(Data excerpts)
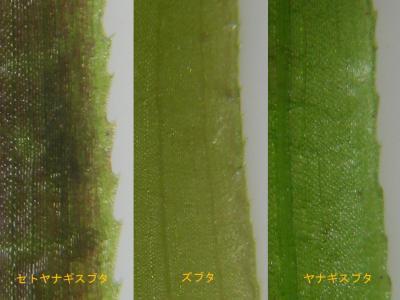 スブタ属3種の鋸歯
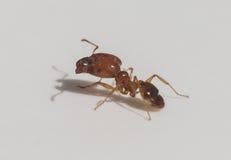 Żółta pomarańczowa miodowa mrówka Obraz Stock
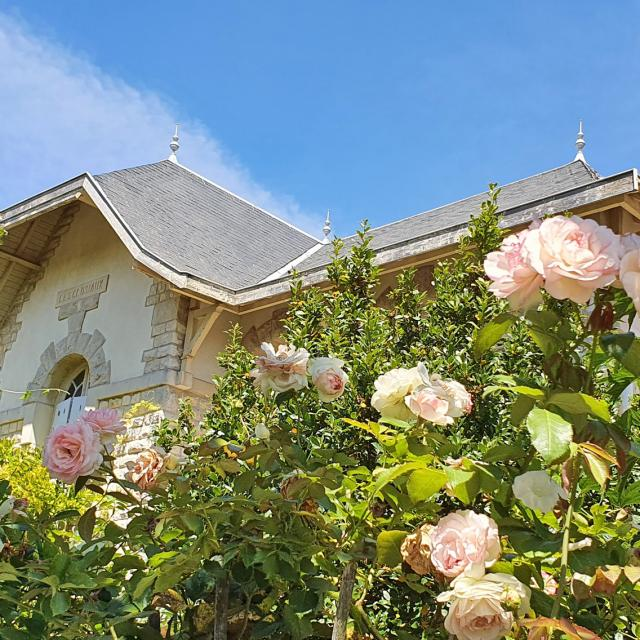 Jardin Rose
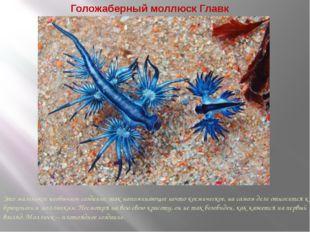 Голожаберный моллюск Главк Это маленькое необычное создание, так напоминающее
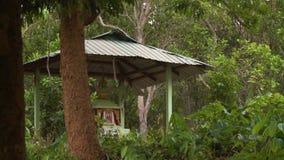 Vista do túmulo da floresta de um budista, Myanmar filme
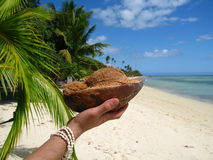 Coconut on a hand royalty free stock photography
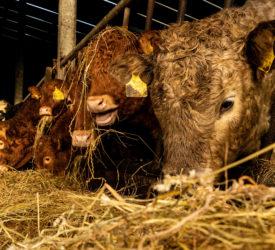 "rabobank:在全球牛肉市场推动""记录价格""的因素"
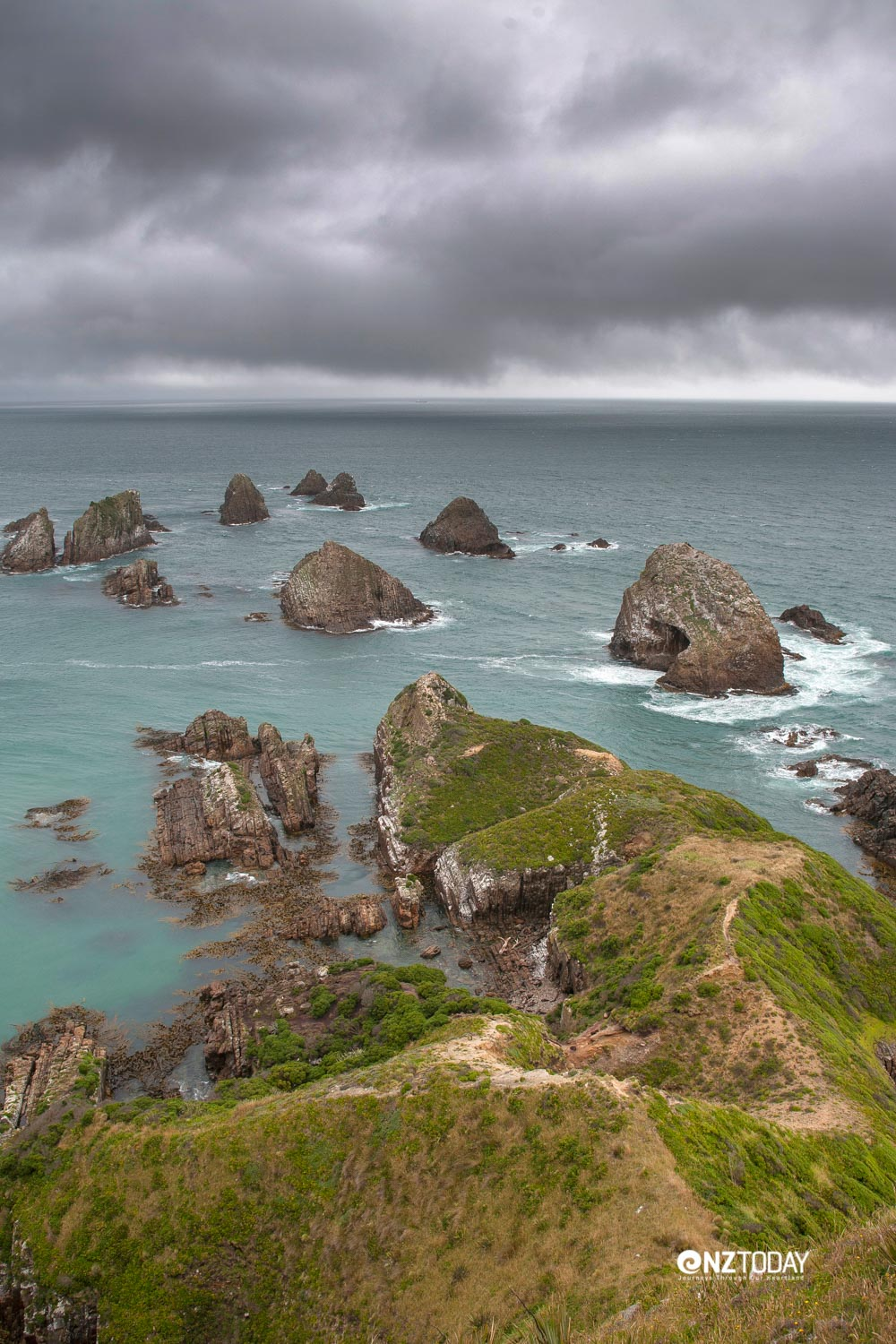 The wave-eroded rocks at Nugget Point are likened to the shape of gold nuggets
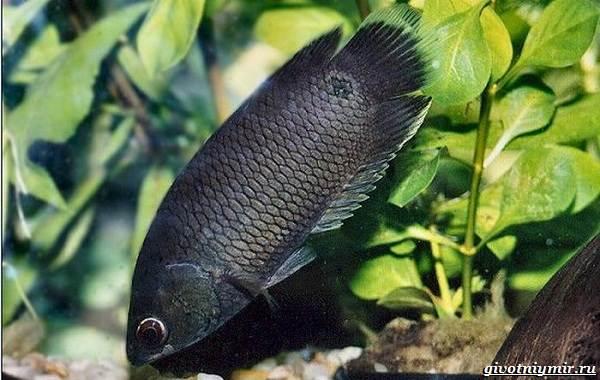 Ктенопома-аквариумная-рыба-особенности-виды-уход-3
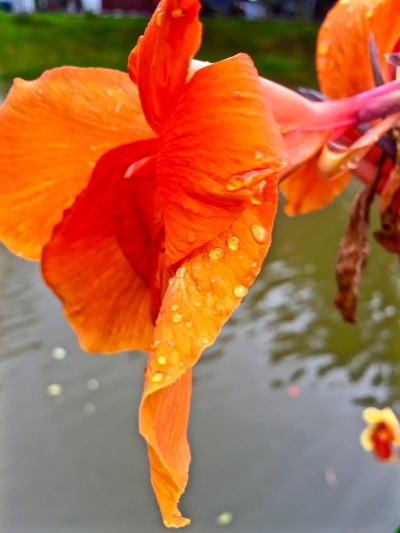 A flower on the river - Chiang Mai
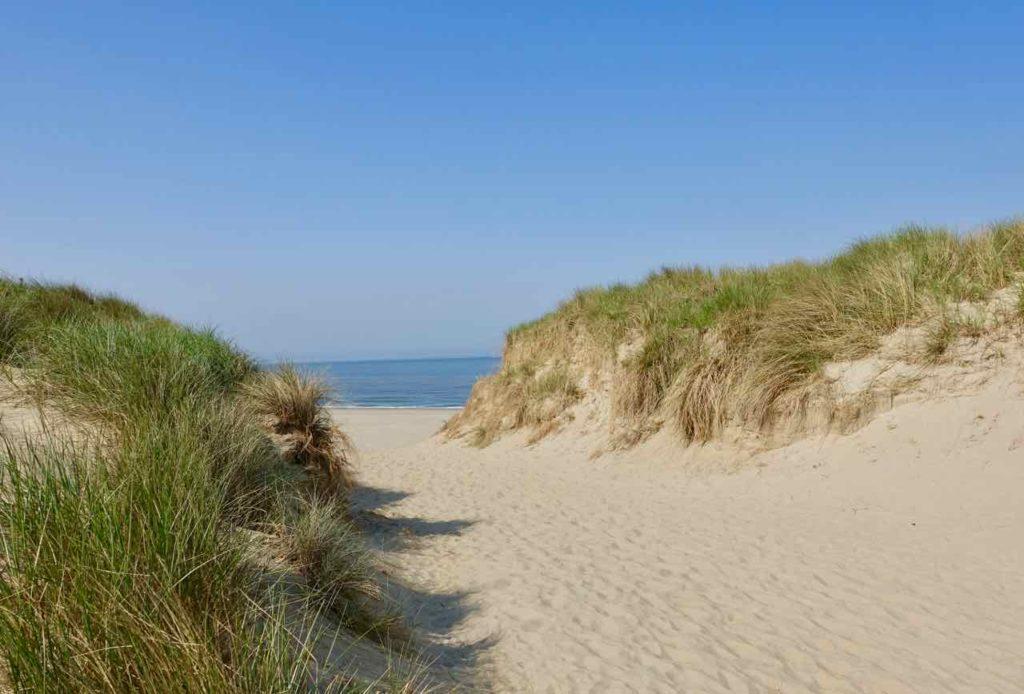 Urlaub auf Texel: Zugang durch die Dünen zum Strand Paal 9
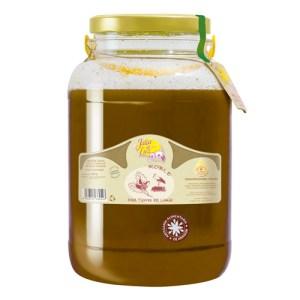 Miel de Roble 5,3 kg. (Tierras de Limia)
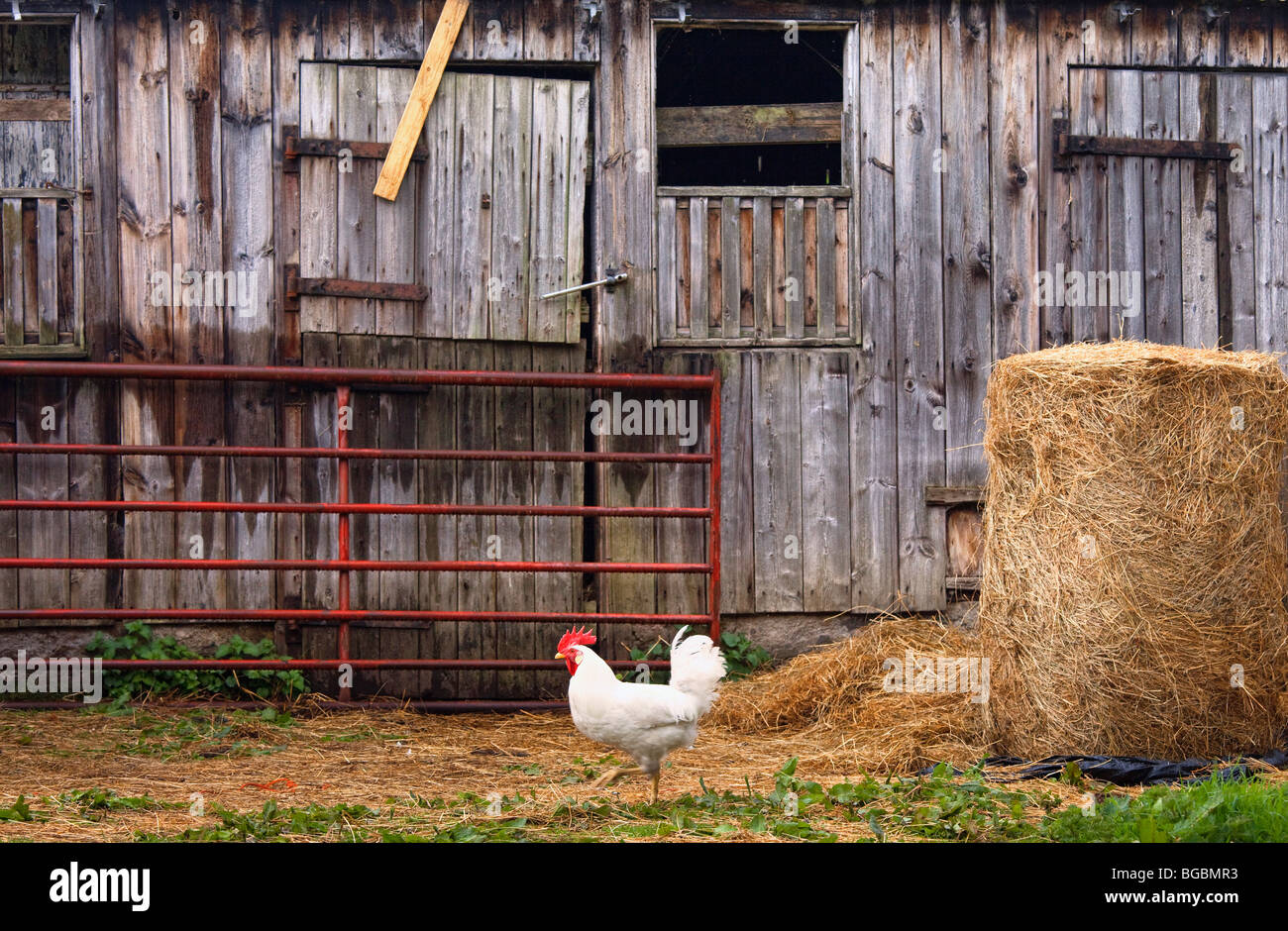 Chicken and barn - Stock Image
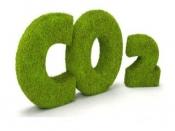 2021建材行业对碳减排、碳中和落实措施的研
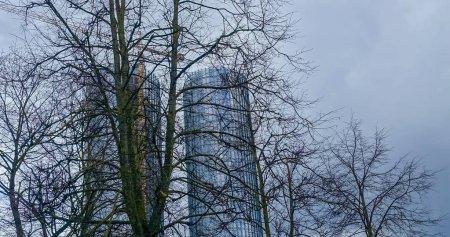 Photo pour Vue du bas vers le haut, les arbres ne feuilletent pas sur le fond bleu de ciel, derrière des arbres il y a deux tours en verre avec la grue à eux - image libre de droit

### YOUR TASK
Repeat the data exactly, dropping every picture it holds.

### EXERCISE RESPONSE
 スブタ属3種の鋸歯
 Żółta pomarańczowa miodowa mrówka Obraz Stock
 Jardin Rose
 Голожаберный моллюск Главк Это маленькое необычное создание, так напоминающее
 Vista do túmulo da floresta de um budista, Myanmar filme
 Coconut on a hand royalty free stock photography
 "rabobank:在全球牛肉市场推动""记录价格""的因素"
 The wave-eroded rocks at Nugget Point are likened to the shape of gold nuggets
 Ктенопома-аквариумная-рыба-особенности-виды-уход-3
 A flower on the river - Chiang Mai
 Urlaub auf Texel: Zugang durch die Dünen zum Strand Paal 9
 Miel de Roble 5,3 kg. (Tierras de Limia)
 Chicken and barn - Stock Image
 2021建材行业对碳减排、碳中和落实措施的研
 Photo pour Vue du bas vers le haut, les arbres ne feuilletent pas sur le fond bleu de ciel, derrière des arbres il y a deux tours en verre avec la grue à eux - image libre de droit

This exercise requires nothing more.